X
Innovation

Not a cloud in sight for Tourism Aus

Tourism Australia has just completed a major standardisation project that saw hundreds of terabytes of mission-critical data secured within private infrastructure, with the organisation shunning the public cloud for the time being.
Written by Luke Hopewell, Contributor

Tourism Australia has just completed a major standardisation project that saw hundreds of terabytes of mission-critical data secured within private infrastructure, with the organisation shunning the public cloud for the time being.

Australia.com

Tourism Australia relies heavily on sites like Australia.com to promote its business and has recently secured its mission-critical data using private infrastructure rather than a public cloud. (Screenshot by Luke Hopewell/ZDNet Australia)

The project saw Geordie Guy, Tourism Australia's contracted systems architect, move to implement IBM Tivoli software across Tourism Australia's 17 global offices and help secure creative and administrative data in private infrastructure based in Sydney.

The 17 Tourism Australia satellite offices around the world had previously employed up to seven different storage and back-up solutions.
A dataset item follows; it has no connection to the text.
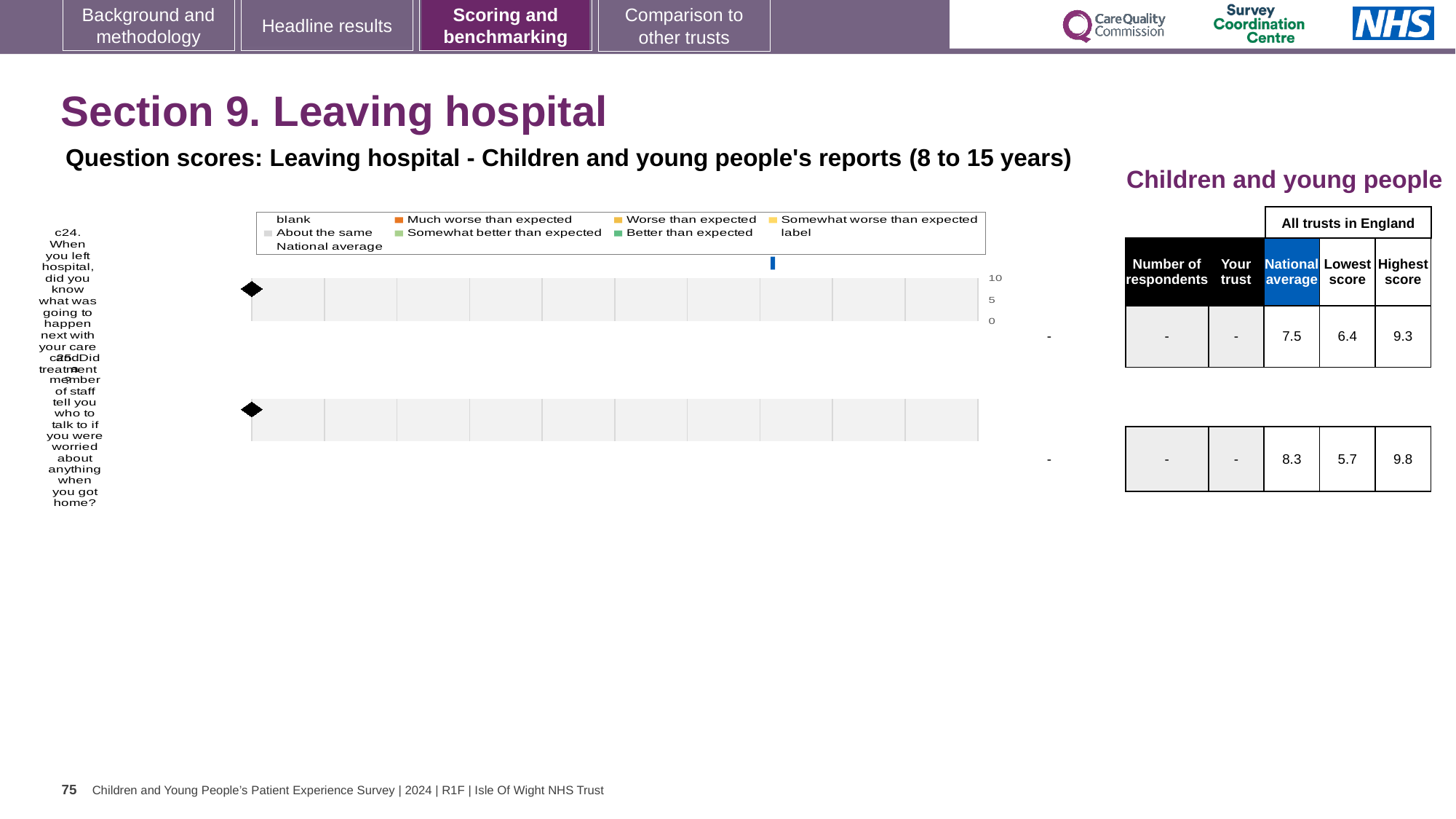
How many question categories (rows) does the chart show? 2 In the table beside the chart, what is the lowest score for question c24? 6.4 In the table beside the chart, what is the highest score for question c25? 9.8 In the table beside the chart, what is the highest score for question c24? 9.3 What kind of chart is shown on the slide? bar chart What is the highest value shown on the chart's numeric axis? 10 In the table beside the chart, what is the national average score for question c24? 7.5 In the table beside the chart, what is the national average score for question c25? 8.3 In the table beside the chart, what is the lowest score for question c25? 5.7 What is the first entry listed in the chart legend? blank In the table beside the chart, what is the difference between the highest and lowest scores for question c25? 4.1 In the table beside the chart, which question has the higher national average, c24 or c25? c25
At the time, Tourism Australia's IT department was unsure if it could retrieve important data in the event of an emergency or disaster.

"A lot of the IT departments — particularly when they worked with outsourcing companies — decided they wanted to do things their own way. That created real questions about whether data could be recovered in the event of a disaster. In the event of a disaster, the IT team didn't know what product was being used, where the backups were running to and why," Guy said.

Guy admitted that the task at hand had been daunting, and required extensive consultation before it could be adequately tackled.

"Tourism Australia has around 250 full-time equivalent staff. Fairly small organisation by anyone's standards, but massively disproportionate to that is how much data they produce and consume," he said.

The two arms of Tourism Australia focus on creative and administrative tasks.

"It's easy for someone [in admin] to sit down Monday morning, generate 6000 emails, get 2000 replies and have to keep those replies forever ... when I started, there was a private mail storage size of around 600 gigabytes of data," Guy said.

The creative side of the business produces and maintains video, still images and website content in 26 different languages with single directories taking up around 50 terabytes of space at a time.

"It's taken about 18 months from staff not knowing what Tivoli storage manager is to our business basically running off of it," Guy said.

Despite the fact that Tourism Australia needed to store a great deal of data in a secure, central location, it has opted to use private infrastructure based in Sydney, rather than move to a cloud environment.

"Cloud offers us a lot of stuff that is very, very useful, [but] as it stands at the moment, we're getting that out of a private cloud arrangement and virtualisation in house," Guy said.

He said, however, that Tourism Australia would not rule out a future migration to the cloud.

"I would imagine we would look at a slow cloud adoption, but at the moment, we're not getting much benefit from the cloud," he said.

While the move to IBM's Tivoli software may have saved Tourism Australia future grief, not every software platform is perfect. AusCERT last week issued a vulnerability alert for the system.